### TEKST:
..........

Het gaat er niet om of de tekst aan onze aandacht is ontsnapt. Sterker nog: de tekst is in de zomer van vorig jaar in het regeerakkoord ingebracht. Natuurlijk is het voorstel toen al in procedure gebracht: het was ingediend door de ambtsvoorganger van deze minister en lag bij het kabinet. Waar het om gaat, is de betekenis van "in principe". Daarover gaat ook het verschil van mening tussen de minister, anderen in de Kamer en mijn fractie. Gisteren is hierover uitvoerig gesproken: "In principe" betekent dat voor de ondertekenaars van het regeerakkoord, dus voor de coalitiefracties, een inspanningsverplichting bestaat. Deze woorden betekenen ook dat het mogelijk is om af te wijken, anders had "in principe" er niet gestaan. Dat is volgens mij de ontstaansgeschiedenis van deze passage. Al is de minister vorig jaar niet bij dit specifieke onderdeel betrokken geweest, hij loopt toch lang genoeg mee om dit te kunnen waarderen. Ik gun de minister zijn emoties van verbazing en dergelijke, maar wil ook wijzen op de betekenis en de herkomst van deze afspraak.

Minister Peper:

Ik heb het als volgt begrepen, en velen met mij: "in principe" verwijst naar het feit dat de wetgever en medewetgever niet op de automatische piloot vliegen. Anders hadden wij vandaag niet hoeven samenkomen, want dan was het een hamerstuk geweest, afkomstig van de provincie Overijssel. Het komt met een postzegel erop, het wordt opengemaakt, het wordt vervolgens vermenigvuldigd en aan de Kamer voorgelegd. Zo kan het niet. Het parlement en de regering kunnen hun rechten niet uit handen geven. Maar het "in principe" kan nooit betekenen dat het pièce de résistance van dit voorstel, dat al zo lang bekend was, uit het voorstel kan worden gehaald. Een dergelijke uitleg vermag ik niet te begrijpen. Dat is niet de uitleg die aan deze tekst moet worden gegeven.

..........

### OPDRACHTEN:
(1) Wie had het voorstel volgens de tekst ingediend?
(2) Schrijf het stuk uit de tekst woordelijk over dat begint bij "Ik heb het als" en doorloopt tot en met "moet worden gegeven.".
De gegevens zijn hierbij niet nodig.

### GETOONDE GEGEVENS:
..........

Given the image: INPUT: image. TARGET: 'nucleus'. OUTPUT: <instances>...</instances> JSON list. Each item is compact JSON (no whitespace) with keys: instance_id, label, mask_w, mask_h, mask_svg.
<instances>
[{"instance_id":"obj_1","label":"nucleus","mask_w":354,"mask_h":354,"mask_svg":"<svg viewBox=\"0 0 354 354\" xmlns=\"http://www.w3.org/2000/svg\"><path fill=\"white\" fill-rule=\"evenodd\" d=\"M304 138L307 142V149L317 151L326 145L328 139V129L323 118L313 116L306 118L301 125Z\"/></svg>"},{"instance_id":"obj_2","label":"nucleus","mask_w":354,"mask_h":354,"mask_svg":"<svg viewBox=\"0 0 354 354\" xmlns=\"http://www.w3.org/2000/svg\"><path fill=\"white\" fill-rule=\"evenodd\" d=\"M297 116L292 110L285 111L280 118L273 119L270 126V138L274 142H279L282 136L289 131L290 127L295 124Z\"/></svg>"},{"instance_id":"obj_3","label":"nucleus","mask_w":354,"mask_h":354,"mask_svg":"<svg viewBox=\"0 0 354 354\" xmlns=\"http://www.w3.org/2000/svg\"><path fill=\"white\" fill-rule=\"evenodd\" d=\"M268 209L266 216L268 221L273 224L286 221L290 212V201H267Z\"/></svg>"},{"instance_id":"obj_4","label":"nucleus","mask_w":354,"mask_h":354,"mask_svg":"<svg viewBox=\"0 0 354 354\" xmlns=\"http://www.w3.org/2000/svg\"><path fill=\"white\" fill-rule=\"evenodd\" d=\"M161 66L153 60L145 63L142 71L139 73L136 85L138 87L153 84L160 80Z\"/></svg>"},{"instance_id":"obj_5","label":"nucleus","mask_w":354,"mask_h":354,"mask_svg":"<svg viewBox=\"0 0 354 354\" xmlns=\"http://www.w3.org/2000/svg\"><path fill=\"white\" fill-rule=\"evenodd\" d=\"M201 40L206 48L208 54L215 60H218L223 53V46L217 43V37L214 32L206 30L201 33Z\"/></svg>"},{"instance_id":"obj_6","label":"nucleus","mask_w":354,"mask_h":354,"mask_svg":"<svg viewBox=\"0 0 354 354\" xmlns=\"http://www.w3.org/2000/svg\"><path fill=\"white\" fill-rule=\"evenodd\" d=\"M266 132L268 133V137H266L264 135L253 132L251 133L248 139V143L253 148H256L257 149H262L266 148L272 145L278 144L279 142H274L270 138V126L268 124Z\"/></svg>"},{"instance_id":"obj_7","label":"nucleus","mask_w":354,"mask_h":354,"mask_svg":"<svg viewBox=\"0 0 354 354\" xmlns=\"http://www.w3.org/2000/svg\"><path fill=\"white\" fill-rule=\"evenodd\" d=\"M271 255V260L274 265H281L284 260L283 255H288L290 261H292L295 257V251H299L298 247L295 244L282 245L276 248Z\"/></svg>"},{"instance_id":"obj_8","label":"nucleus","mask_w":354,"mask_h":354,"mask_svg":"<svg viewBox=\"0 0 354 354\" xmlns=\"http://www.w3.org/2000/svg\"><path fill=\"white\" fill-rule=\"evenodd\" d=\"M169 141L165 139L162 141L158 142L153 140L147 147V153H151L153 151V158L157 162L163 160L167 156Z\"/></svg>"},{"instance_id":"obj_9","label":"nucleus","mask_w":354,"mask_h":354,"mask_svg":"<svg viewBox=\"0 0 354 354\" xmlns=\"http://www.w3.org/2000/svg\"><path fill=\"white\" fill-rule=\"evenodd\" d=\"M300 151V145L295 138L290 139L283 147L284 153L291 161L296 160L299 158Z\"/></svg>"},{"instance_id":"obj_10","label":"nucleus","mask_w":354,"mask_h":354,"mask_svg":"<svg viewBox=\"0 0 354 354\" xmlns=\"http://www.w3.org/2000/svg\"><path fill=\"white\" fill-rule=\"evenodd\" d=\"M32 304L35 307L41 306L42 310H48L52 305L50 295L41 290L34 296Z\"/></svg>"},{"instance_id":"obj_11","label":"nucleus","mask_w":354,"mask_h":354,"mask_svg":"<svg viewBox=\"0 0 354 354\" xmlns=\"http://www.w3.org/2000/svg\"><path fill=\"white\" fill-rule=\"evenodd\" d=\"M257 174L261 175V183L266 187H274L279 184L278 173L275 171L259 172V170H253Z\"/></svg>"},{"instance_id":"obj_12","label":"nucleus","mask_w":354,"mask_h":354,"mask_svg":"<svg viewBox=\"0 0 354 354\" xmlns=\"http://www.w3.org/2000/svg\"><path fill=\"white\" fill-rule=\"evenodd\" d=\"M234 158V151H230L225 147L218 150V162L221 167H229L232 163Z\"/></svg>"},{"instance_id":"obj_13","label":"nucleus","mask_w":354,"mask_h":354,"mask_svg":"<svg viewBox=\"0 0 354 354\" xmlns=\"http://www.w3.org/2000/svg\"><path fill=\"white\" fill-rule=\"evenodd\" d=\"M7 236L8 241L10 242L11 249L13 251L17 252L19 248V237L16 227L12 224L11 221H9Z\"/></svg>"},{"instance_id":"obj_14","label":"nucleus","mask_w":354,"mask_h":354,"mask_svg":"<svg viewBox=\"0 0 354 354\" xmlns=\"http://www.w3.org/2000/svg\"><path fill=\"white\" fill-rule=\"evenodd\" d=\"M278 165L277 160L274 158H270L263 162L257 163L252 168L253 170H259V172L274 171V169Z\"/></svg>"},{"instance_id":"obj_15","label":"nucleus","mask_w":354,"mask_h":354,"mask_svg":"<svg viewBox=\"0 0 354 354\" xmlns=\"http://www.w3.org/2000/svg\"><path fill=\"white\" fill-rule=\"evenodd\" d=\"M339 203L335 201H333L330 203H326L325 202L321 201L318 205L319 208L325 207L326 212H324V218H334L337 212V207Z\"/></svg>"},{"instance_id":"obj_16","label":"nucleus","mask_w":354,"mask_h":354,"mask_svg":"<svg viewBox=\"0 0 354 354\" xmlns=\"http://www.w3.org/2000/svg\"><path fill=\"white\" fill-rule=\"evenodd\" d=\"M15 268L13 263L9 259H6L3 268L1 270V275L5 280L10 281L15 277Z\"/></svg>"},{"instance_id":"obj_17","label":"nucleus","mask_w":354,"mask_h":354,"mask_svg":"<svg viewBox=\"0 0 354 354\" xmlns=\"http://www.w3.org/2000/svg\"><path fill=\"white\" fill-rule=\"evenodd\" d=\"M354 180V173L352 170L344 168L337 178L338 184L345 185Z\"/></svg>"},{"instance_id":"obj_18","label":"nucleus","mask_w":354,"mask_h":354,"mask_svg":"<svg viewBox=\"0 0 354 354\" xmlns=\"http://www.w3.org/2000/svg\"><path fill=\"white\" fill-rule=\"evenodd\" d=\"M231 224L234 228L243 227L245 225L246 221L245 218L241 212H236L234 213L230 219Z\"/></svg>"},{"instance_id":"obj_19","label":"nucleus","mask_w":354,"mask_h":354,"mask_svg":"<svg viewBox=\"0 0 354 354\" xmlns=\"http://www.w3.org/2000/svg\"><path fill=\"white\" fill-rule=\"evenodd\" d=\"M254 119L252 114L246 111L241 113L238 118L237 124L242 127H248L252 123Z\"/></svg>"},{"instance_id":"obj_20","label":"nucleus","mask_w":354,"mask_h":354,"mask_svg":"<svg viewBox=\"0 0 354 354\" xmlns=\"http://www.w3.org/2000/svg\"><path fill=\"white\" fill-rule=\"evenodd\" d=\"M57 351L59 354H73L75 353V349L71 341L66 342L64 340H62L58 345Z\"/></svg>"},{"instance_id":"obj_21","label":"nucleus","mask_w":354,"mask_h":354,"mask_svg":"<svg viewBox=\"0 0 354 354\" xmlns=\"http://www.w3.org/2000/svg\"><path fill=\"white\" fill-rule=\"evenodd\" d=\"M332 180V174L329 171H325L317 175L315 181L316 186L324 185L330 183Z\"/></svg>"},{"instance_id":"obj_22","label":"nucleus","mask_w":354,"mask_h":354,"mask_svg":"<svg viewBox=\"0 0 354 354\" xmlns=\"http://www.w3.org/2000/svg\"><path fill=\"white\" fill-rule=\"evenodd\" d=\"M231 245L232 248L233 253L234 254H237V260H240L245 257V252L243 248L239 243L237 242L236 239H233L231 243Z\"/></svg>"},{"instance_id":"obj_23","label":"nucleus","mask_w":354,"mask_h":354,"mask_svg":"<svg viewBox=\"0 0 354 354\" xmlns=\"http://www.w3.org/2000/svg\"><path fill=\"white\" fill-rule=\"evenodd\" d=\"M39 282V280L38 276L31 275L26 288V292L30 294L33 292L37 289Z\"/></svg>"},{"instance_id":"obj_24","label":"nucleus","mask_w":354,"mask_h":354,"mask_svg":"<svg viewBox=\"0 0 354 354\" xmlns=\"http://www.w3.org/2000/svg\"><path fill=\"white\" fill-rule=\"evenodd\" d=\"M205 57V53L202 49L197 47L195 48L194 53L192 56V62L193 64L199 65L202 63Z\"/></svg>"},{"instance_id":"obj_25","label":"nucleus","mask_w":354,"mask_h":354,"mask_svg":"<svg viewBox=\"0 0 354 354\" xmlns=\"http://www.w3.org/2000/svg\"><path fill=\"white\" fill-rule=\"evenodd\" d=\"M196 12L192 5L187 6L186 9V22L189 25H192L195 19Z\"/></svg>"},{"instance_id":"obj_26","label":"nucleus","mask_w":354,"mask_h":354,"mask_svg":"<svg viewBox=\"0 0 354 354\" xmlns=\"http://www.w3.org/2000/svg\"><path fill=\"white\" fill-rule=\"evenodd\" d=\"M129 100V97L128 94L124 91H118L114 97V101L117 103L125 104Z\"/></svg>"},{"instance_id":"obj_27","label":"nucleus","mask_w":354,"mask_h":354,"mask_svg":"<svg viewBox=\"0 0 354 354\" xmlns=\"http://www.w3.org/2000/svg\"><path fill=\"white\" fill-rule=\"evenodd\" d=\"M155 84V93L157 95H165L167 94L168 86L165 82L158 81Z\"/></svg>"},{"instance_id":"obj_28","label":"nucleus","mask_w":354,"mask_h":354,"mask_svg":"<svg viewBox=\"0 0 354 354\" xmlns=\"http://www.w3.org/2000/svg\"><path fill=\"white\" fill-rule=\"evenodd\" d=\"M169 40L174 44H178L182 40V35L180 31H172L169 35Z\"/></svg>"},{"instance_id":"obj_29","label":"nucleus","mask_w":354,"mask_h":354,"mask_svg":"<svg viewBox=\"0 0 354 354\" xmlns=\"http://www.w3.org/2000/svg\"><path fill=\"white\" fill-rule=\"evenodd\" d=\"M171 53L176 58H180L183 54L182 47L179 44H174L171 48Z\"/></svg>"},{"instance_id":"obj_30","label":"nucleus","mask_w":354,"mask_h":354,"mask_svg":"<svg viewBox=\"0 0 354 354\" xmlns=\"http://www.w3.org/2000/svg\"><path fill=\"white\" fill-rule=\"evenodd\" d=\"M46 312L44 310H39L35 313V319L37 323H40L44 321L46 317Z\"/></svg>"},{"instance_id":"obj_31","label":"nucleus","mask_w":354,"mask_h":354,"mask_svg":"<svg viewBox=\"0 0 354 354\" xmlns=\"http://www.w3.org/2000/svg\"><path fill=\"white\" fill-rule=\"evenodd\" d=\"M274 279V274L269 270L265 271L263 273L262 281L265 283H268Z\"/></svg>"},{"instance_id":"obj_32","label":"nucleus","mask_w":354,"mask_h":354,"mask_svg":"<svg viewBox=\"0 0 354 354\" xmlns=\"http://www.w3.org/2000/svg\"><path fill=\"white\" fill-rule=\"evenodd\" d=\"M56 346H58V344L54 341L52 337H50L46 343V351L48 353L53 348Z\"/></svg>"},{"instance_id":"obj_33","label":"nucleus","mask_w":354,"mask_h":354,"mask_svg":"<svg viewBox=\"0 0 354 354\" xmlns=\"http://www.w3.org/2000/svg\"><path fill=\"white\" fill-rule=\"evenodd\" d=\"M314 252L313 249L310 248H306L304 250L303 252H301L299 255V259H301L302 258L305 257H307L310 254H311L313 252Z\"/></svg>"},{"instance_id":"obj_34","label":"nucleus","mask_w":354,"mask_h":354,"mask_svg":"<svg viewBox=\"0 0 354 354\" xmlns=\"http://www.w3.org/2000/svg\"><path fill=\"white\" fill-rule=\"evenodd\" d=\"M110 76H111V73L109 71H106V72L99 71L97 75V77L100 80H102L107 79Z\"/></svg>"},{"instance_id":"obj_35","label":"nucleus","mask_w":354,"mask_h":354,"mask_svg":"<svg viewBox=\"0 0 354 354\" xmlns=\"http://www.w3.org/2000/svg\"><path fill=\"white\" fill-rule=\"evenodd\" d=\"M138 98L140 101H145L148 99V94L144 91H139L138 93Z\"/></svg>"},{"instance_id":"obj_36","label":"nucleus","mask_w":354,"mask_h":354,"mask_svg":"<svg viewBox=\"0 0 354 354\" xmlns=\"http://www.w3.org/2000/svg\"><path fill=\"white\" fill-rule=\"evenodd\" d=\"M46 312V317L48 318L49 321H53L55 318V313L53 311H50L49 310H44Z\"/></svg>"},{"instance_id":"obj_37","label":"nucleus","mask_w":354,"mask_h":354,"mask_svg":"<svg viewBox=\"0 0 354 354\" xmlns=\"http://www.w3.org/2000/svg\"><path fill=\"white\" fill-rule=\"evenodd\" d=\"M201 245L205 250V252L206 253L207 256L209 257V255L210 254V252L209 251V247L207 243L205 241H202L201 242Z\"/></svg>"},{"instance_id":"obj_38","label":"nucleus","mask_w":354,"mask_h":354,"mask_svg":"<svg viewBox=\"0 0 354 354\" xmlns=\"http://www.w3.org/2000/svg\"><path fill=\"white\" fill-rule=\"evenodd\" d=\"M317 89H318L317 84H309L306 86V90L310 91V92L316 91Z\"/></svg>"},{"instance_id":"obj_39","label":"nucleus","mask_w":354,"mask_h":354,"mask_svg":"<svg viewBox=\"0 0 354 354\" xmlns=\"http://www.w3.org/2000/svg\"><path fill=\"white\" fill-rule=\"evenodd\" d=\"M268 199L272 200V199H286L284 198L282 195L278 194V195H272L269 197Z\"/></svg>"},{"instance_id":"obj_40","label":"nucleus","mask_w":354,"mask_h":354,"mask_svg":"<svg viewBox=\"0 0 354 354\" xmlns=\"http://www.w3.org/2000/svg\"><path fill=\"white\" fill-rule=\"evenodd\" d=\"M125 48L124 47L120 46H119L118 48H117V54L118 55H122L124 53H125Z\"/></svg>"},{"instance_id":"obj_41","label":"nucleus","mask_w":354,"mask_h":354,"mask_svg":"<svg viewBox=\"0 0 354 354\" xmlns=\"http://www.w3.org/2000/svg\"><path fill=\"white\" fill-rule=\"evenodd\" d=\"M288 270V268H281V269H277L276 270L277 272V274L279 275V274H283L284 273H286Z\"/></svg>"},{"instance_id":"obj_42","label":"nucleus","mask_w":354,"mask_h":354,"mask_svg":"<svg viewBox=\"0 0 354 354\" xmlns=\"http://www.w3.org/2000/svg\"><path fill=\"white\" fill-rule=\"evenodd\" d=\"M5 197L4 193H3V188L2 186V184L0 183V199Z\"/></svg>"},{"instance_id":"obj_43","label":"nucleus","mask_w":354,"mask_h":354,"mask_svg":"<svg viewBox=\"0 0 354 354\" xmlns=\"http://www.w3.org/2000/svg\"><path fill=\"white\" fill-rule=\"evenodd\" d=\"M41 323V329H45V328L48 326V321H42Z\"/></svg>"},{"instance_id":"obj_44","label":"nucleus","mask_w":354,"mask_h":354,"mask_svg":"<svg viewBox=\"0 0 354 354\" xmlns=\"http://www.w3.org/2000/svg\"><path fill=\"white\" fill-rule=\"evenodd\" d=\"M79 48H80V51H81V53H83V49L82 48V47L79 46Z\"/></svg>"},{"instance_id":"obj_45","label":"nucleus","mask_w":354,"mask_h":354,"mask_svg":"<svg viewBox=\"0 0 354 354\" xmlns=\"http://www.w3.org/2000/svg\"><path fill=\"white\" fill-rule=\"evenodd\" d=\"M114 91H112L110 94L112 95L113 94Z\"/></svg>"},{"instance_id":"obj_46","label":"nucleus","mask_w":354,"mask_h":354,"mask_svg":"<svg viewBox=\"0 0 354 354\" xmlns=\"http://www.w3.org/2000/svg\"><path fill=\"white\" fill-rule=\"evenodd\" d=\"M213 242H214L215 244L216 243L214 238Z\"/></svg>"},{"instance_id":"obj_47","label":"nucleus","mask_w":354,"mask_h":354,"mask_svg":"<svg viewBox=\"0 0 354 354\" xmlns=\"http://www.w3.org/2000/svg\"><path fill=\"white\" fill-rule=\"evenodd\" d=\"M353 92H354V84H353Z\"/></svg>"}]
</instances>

..........

### ANTWOORDEN:
(1) De ambtsvoorganger van deze minister.

(2)
Ik heb het als volgt begrepen, en velen met mij: "in principe" verwijst naar het feit dat de wetgever en medewetgever niet op de automatische piloot vliegen. Anders hadden wij vandaag niet hoeven samenkomen, want dan was het een hamerstuk geweest, afkomstig van de provincie Overijssel. Het komt met een postzegel erop, het wordt opengemaakt, het wordt vervolgens vermenigvuldigd en aan de Kamer voorgelegd. Zo kan het niet. Het parlement en de regering kunnen hun rechten niet uit handen geven. Maar het "in principe" kan nooit betekenen dat het pièce de résistance van dit voorstel, dat al zo lang bekend was, uit het voorstel kan worden gehaald. Een dergelijke uitleg vermag ik niet te begrijpen. Dat is niet de uitleg die aan deze tekst moet worden gegeven.